T : Il a donc commencé à travailler une fois que les images avaient déjà été faites ? 

FF : Oui ! Il a commencé à penser au film dès le scénario et il y a eu beaucoup de discussions, mais son travail commence à partir du moment où il y a des images.

T : Pour finir, peut-être qu’on pourrait parler du titre ? Il est beau et évocateur, évoque à la fois une recherche de genre et l’ici. Est-ce que tu avais le titre dès le départ ou est-ce que tu as pensé qu’il allait évoquer quelque chose de plus imaginaire et fantastique pour le public ? 

FF : Non j’avais envie de ce titre. Comme ça prenait vraiment sa source chez cet homme à l’origine, qui lui-même se sent comme le dernier des Mohican, ça me plaisait beaucoup d’essayer de garder ça, Le Mohican. Pour moi, ça évoque la résistance, le conflit de civilisation.

T : Tu aurais pu appeler ton film Le dernier des Mohicans (rires) ! 

FF : Oui… bon ça, pour le coup, c’était un peu trop référencé…

AM : Mais à la base c’était Un Mohican, puis c’est devenu Le Mohican !

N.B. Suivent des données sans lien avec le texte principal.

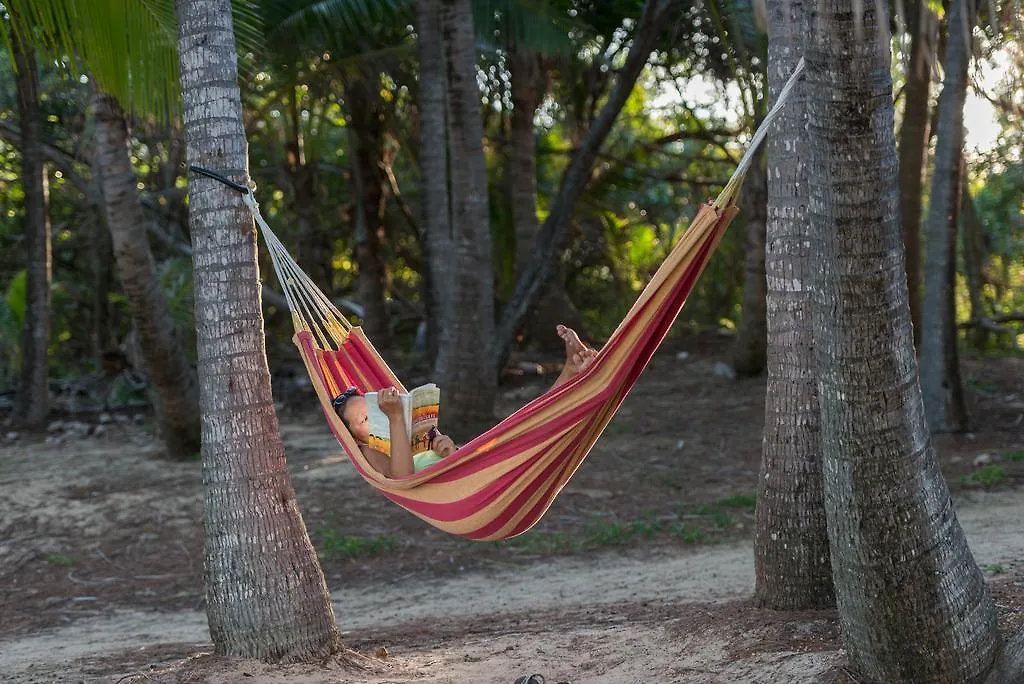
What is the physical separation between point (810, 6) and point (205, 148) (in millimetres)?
2029

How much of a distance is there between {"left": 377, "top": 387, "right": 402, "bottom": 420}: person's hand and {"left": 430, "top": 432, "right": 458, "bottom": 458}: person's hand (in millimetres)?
374

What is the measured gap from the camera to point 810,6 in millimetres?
2496

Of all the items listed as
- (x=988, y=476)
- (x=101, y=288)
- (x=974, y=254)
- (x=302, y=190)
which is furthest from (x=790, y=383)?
(x=101, y=288)

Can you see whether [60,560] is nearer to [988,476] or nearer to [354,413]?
[354,413]

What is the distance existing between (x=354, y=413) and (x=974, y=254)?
8049 mm

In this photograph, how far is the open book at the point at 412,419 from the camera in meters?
3.81

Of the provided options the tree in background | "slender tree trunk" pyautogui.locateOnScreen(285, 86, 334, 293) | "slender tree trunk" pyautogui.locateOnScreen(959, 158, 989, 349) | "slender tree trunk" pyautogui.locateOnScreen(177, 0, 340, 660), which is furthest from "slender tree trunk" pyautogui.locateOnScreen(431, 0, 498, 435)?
"slender tree trunk" pyautogui.locateOnScreen(959, 158, 989, 349)

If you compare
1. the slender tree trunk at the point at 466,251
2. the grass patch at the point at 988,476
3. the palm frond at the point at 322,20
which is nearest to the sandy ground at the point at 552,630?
the grass patch at the point at 988,476

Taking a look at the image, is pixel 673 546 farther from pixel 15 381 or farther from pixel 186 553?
pixel 15 381

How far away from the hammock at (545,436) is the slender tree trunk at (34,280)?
594cm

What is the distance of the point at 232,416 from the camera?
3.58 m

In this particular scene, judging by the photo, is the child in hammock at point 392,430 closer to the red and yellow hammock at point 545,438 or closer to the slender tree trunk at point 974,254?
the red and yellow hammock at point 545,438

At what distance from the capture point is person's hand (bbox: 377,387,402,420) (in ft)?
12.2

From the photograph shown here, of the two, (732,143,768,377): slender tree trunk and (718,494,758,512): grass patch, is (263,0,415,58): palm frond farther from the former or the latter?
(718,494,758,512): grass patch
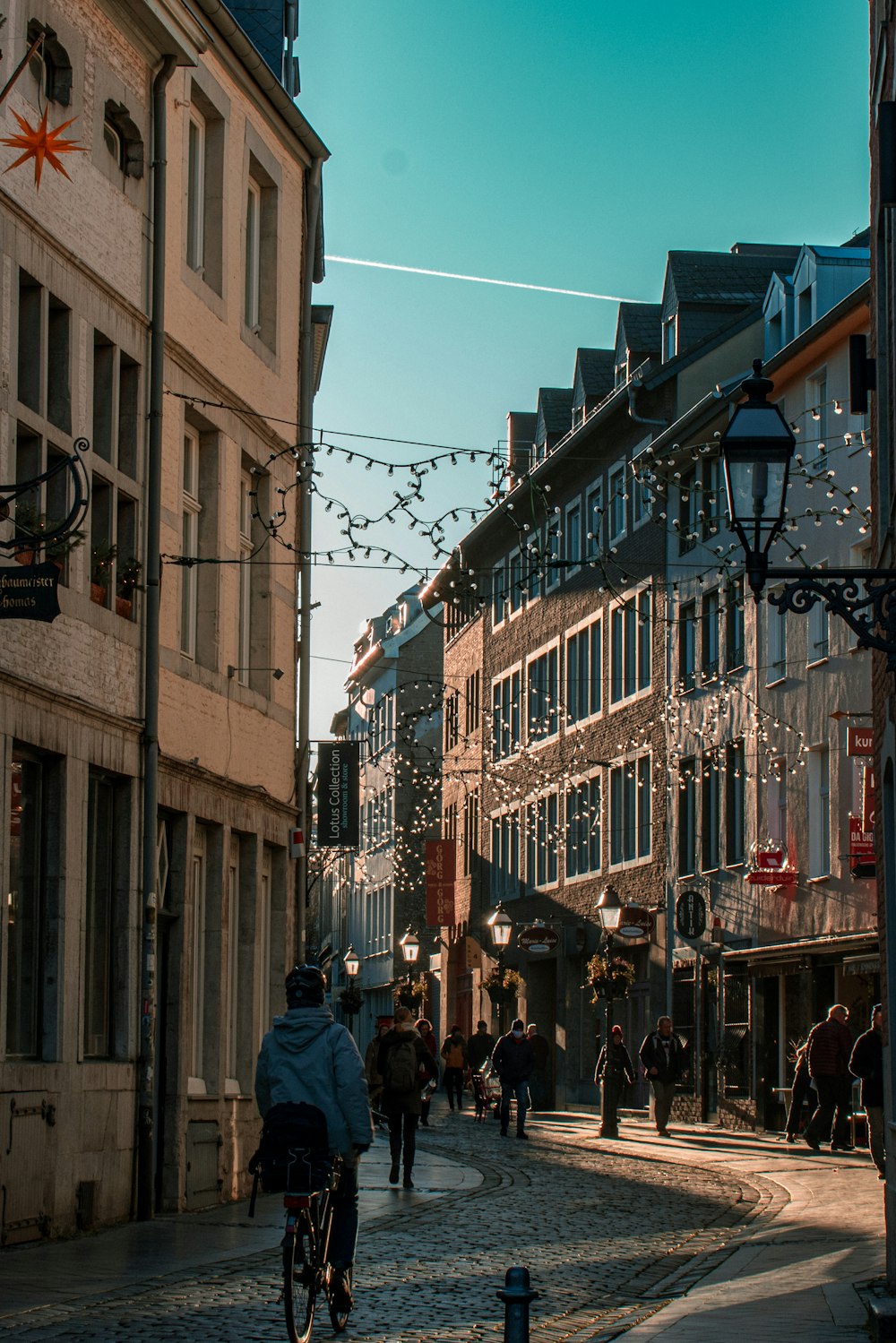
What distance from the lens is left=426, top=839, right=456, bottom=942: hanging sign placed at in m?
64.0

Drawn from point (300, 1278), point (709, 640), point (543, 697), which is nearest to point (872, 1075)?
point (300, 1278)

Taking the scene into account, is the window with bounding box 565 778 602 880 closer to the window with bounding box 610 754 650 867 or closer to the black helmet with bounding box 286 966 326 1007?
the window with bounding box 610 754 650 867

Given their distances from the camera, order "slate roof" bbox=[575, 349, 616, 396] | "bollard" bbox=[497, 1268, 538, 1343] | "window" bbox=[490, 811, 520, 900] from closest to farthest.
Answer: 1. "bollard" bbox=[497, 1268, 538, 1343]
2. "slate roof" bbox=[575, 349, 616, 396]
3. "window" bbox=[490, 811, 520, 900]

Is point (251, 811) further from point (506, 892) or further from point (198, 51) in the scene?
point (506, 892)

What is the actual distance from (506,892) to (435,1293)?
44283mm

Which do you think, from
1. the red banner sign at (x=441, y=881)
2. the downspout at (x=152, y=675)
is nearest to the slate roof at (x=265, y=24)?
the downspout at (x=152, y=675)

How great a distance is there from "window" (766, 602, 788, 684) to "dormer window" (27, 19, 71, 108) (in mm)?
20127

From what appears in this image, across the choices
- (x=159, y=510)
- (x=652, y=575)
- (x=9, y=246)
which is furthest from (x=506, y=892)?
(x=9, y=246)

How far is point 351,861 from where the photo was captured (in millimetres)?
86625

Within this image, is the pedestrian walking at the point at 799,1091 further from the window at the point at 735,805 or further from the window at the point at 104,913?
the window at the point at 104,913

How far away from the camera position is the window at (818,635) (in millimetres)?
33312

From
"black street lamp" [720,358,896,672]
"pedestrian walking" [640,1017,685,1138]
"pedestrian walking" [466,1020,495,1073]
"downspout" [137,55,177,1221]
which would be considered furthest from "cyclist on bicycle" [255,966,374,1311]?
"pedestrian walking" [466,1020,495,1073]

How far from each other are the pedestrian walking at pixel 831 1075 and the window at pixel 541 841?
2346 cm

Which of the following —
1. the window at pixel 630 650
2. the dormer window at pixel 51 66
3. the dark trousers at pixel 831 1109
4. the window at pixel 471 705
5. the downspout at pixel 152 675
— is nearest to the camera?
the dormer window at pixel 51 66
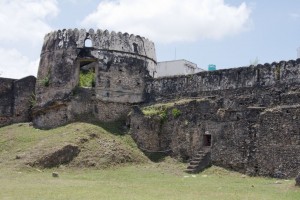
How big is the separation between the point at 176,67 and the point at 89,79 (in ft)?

FF : Ah oui c’est vrai ! À la base, c’était Un Mohican et on a choisi que l’article devienne défini, pour marquer encore plus sa solitude et cette difficulté finalement à dire « non » dans ce monde où il y a une violence systémique si forte.

Le Mohican de Frédéric Farrucci, en salles le 12 février 2025

Entretien réalisé par Nicolas Moreno et Zoé Schulthess Marquet, le 24 janvier 2025 à Paris.